PAGE TEXT:
/---

= Interior-point method =

Algorithms for solving convex optimization problems

Example search for a solution. Blue lines show constraints, red points show iterated solutions.

Interior-point methods (also referred to as barrier methods or IPMs) are algorithms for solving linear and non-linear convex optimization problems. IPMs combine two advantages of previously-known algorithms:

- Theoretically, their run-time is polynomial—in contrast to the simplex method, which has exponential run-time in the worst case.
- Practically, they run as fast as the simplex method—in contrast to the ellipsoid method, which has polynomial run-time in theory but is very slow in practice.
In contrast to active-set methods (such as the simplex method) which traverses the boundary of the feasible region, and the ellipsoid method which bounds the feasible region from outside, an IPM reaches a best solution by traversing the interior of the feasible region—hence the name.

\---

RECORD EXTRACTS:
/---

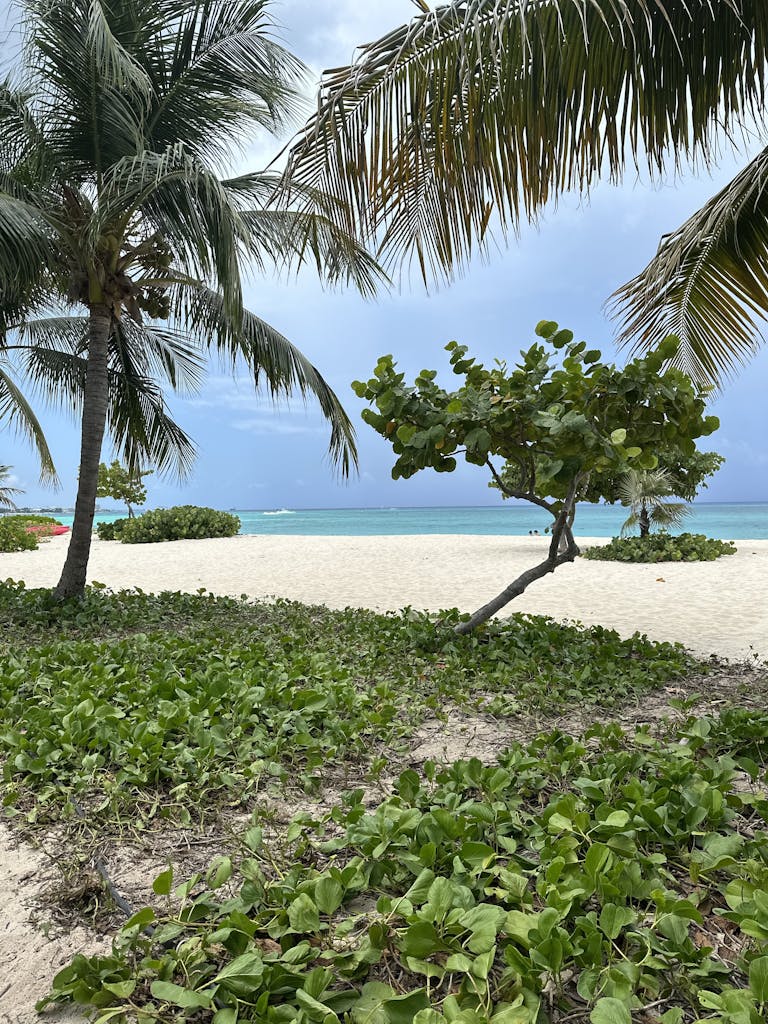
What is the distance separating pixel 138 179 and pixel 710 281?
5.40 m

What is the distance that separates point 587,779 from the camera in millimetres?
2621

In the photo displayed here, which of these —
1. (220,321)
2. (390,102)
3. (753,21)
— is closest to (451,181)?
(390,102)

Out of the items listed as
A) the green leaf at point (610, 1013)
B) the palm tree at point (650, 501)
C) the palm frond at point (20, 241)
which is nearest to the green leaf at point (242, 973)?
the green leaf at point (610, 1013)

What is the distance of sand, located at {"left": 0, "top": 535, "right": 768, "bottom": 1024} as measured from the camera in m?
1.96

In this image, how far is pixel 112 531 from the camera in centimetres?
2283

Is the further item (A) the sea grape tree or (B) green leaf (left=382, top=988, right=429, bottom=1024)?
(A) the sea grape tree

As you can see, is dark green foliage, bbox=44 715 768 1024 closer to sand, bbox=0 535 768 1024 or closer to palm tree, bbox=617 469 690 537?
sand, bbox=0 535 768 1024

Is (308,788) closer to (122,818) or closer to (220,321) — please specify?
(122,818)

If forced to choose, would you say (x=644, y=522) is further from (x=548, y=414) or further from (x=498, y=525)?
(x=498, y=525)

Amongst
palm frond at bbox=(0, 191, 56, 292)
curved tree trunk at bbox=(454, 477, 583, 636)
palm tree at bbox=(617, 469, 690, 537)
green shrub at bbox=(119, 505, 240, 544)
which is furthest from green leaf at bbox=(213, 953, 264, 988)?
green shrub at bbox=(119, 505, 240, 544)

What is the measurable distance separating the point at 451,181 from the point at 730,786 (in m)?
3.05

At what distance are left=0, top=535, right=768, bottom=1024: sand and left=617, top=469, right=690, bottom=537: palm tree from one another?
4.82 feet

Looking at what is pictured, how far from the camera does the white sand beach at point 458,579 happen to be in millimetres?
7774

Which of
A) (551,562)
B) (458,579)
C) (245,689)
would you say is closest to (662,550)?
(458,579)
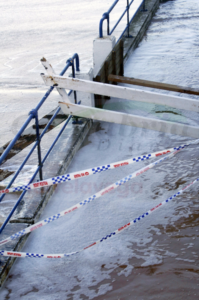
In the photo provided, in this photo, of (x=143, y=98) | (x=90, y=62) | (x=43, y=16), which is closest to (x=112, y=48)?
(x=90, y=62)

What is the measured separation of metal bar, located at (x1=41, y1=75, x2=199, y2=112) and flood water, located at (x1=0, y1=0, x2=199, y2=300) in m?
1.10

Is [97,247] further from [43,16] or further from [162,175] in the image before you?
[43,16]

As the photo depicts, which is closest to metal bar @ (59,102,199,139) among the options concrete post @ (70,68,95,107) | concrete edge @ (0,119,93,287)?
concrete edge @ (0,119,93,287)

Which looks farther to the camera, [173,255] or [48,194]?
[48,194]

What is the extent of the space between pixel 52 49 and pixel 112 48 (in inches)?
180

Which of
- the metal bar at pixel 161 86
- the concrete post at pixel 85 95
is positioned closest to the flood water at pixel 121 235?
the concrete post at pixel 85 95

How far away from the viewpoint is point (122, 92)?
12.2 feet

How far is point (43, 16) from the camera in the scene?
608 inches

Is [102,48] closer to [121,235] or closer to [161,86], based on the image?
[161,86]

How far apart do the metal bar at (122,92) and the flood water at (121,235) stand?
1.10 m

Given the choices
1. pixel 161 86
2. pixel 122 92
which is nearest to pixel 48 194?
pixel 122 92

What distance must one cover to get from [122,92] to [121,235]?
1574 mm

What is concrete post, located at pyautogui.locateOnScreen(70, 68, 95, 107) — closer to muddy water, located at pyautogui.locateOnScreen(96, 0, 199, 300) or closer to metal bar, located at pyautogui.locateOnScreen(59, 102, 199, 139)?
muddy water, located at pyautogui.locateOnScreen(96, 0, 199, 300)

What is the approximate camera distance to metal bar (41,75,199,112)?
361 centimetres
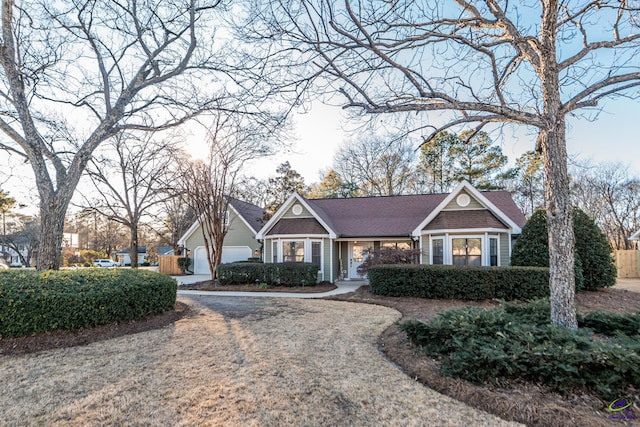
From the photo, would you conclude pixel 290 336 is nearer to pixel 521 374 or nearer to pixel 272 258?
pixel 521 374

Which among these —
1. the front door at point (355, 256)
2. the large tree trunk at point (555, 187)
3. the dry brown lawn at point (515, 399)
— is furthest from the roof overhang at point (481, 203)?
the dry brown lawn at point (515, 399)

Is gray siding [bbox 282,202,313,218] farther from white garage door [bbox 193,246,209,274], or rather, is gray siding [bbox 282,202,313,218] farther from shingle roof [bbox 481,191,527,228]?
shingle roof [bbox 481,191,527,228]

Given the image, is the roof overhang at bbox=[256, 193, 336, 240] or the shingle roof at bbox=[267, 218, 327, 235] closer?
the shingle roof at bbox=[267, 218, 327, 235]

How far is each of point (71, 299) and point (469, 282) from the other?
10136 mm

\---

TO BE DONE:
a – Rewrite the interior-point method text starting with "- Practically, they" and going on through "region—hence the name.", putting "ellipsoid algorithm" in place of "ellipsoid method".
b – Shorten the paragraph of the interior-point method text that begins "In contrast to active-set methods", keeping its main facts.
The listing isn't needed here.

RESULTS OF THE EXERCISE:
a –
- Practically, they run as fast as the simplex method—in contrast to the ellipsoid algorithm, which has polynomial run-time in theory but is very slow in practice.
In contrast to active-set methods (such as the simplex method) which traverses the boundary of the feasible region, and the ellipsoid algorithm which bounds the feasible region from outside, an IPM reaches a best solution by traversing the interior of the feasible region—hence the name.

b – Active-set methods such as the simplex method traverse the boundary of the feasible region, and the ellipsoid method bounds that region from outside. An IPM instead reaches a best solution by traversing the region's interior, which gives it its name.